Sunday, June 5, 2011

Undead and Not Loving It

In the recent DOA comic-book movie, Dylan Dog: Dead of Night, Sam Huntington plays Marcus, a motor-mouthed paranormal investigator who gets killed off early on in the film and comes back as a zombie. Marcus' postmortem plight – his diet consists of worms and maggots – got me thinking about some of the unhappier undead movie characters. Here are some of my all-time favorites:

Louis de Pointe du Lac, Interview with the Vampire

On my ancient DVD copy, director Neil Jordan introduces Interview with the Vampire as "a movie about the saddest vampires you've ever seen." The saddest of the sadsacks is Louis (Brad Pitt), a bloodsucker with a conscience who feeds on rats, chickens and poodles because he refuses to kill another human being. A close second is Claudia, a prepubescent immortal played by Kirsten Dunst, who laments that she will "never ever grow up." These milquetoast vampires are almost TOO melancholy; when Louis and Claudia's gleeful maker, Lestat (Tom Cruise, in a flamboyant, expansively entertaining performance) exits the picture, the movie pretty much falls apart.

Jerry, The Prophecy

I remember being really excited to see this when it came out my sophomore year of high school. I'd seen Pulp Fiction about 20 times by then, and The Prophecy features three Tarantino alums (Eric Stoltz, Christopher Walken and Amanda Plummer). In addition to Walken's homicidal archangel Gabriel, the character I was most struck by was Jerry (Adam Goldberg), a sardonically depressed young man who's kept in limbo by Gabriel after committing suicide. Ol' Gabe has nothing but disdain for the human race, but he keeps Jerry not-quite-alive because "it's a big universe and some things in it are talking monkey work." Walken and Goldberg have a very funny onscreen rapport; they provide the only comic relief in this otherwise grim horror picture, one of the ickiest cinematic Bible stories to come along before The Passion of the Christ.
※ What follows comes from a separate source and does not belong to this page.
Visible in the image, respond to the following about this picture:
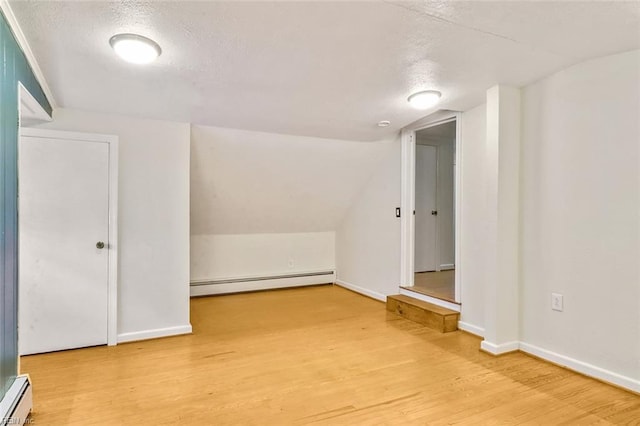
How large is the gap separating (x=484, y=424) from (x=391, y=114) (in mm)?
2594

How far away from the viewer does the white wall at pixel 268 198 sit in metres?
3.99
Ray Lynskey, The Frighteners

The main thing you need to know about Ray Lynskey (Peter Dobson) is that he's the only person who cries at his own funeral. "It's a goddamn tragedy!" he sobs, even while he's remembered as "less than generous" by those he left behind. A skeptic who has to become a ghost to believe in ghosts, Ray refuses to take the Corridor of Life to heaven because, as he explains, he's "only 29!" As an earthbound emanation, he ultimately gets to redeem himself; he clearly loves his wife, Lucy (Trini Alvarado) and tries to save her. Unfortunately for him, no good deed goes unpunished in this wicked Peter Jackson-directed horror-comedy, the second-best genre mashup of 1996 (after From Dusk Till Dawn, of course).

Moaning Myrtle, Harry Potter and the Goblet of Fire

Poor, poor Moaning Myrtle. She's destined to haunt the girls' bathroom at Hogwarts School of Witchcraft and Wizardry. (As haunting places go, bathrooms must be among the most unpleasant.) A bullied teen who was murdered by Tom Riddle himself, Myrtle is a genuinely tragic figure, but as played by the pixieish actress Shirley Henderson in the movies, she's mostly a source of annoyance and bemusement for Harry and his friends. Technically speaking, Myrtle plays a bigger part in Chamber of Secrets, but the Chris Columbus-directed Harry Potter movies are dead to me. Besides, she's a much more well rounded character in Goblet, as she helps Harry decipher a riddle that will lead him to winning the Triwizard Tournament.

Zia, Wristcutters: A Love Story

"Soon after I killed myself I got a job here at Kamikaze Pizza." Thus begins one of my favorite black-comic visions of the afterlife, right up there with Albert Brooks' Defending Your Life. Zia (Patrick Fugit) slits his wrists after his girlfriend dumps him and ends up in a dreary place populated by people who have committed suicide, where there are no stars in the sky and nobody ever smiles. (Sounds like South Florida - zing!) Like Moaning Myrtle, Zia was unhappy in real life and he's unhappy in the afterlife, suggesting that people are not only the same backwards and forwards but also alive and undead. But, as the title suggests, Wristcutters is a love story, and with Cupid's Arrow comes an opportunity for rebirth.